Text for analysis:
Reader Supported News | October 9 2012
As a scientist at Pesticide Action Network, I am frequently asked these days to explain what genetically engineered (GE) crops have to do with pesticides. When I answer that GE crops both contain and drive up pesticide use, I am often met with earnest incredulity. We seem to need to believe that GE technology is the best thing since sliced bread.
On a radio program just last week, a caller voiced his genuine hopes to me that GE crops would provide a green solution to the woes of the world since he’d heard that these crops increase yield, cure blindness and reduce pesticide use. I was sorry to have to disappoint him on all counts, since GE crops have consistently failed to improve yield, have done nothing to date for Vitamin A deficiency-related blindness and have driven increases in pesticide use since their introduction some sixteen years ago.

What the task asks: Extract the entire text on genetically engineered crops and pesticide use, reproducing it word for word. The records that come next have no connection to the text above.

Material supplied:
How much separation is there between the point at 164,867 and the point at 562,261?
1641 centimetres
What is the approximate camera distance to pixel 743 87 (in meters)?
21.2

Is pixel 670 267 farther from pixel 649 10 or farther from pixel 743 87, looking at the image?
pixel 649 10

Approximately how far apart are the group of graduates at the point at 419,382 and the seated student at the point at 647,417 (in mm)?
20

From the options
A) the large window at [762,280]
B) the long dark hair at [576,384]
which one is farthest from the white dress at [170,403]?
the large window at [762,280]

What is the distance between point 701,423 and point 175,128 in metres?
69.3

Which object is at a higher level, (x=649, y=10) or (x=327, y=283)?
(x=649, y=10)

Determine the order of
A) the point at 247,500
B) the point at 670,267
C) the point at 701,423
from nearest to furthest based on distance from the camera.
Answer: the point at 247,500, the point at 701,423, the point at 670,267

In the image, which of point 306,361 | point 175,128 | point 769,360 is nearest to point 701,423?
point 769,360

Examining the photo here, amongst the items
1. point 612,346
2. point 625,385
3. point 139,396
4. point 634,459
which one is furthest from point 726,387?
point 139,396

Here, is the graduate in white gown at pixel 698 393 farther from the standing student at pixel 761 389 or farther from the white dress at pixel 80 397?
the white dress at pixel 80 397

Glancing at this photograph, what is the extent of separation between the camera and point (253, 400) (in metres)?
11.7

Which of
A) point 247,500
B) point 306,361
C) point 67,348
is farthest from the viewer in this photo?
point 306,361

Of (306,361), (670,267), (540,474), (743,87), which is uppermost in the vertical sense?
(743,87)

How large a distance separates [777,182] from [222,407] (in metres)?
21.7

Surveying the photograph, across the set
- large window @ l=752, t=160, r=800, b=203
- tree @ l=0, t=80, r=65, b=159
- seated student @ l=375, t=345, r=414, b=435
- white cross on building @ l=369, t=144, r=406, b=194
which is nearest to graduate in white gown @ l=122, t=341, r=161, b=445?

Exercise solution:
Reader Supported News | October 9 2012
As a scientist at Pesticide Action Network, I am frequently asked these days to explain what genetically engineered (GE) crops have to do with pesticides. When I answer that GE crops both contain and drive up pesticide use, I am often met with earnest incredulity. We seem to need to believe that GE technology is the best thing since sliced bread.
On a radio program just last week, a caller voiced his genuine hopes to me that GE crops would provide a green solution to the woes of the world since he’d heard that these crops increase yield, cure blindness and reduce pesticide use. I was sorry to have to disappoint him on all counts, since GE crops have consistently failed to improve yield, have done nothing to date for Vitamin A deficiency-related blindness and have driven increases in pesticide use since their introduction some sixteen years ago.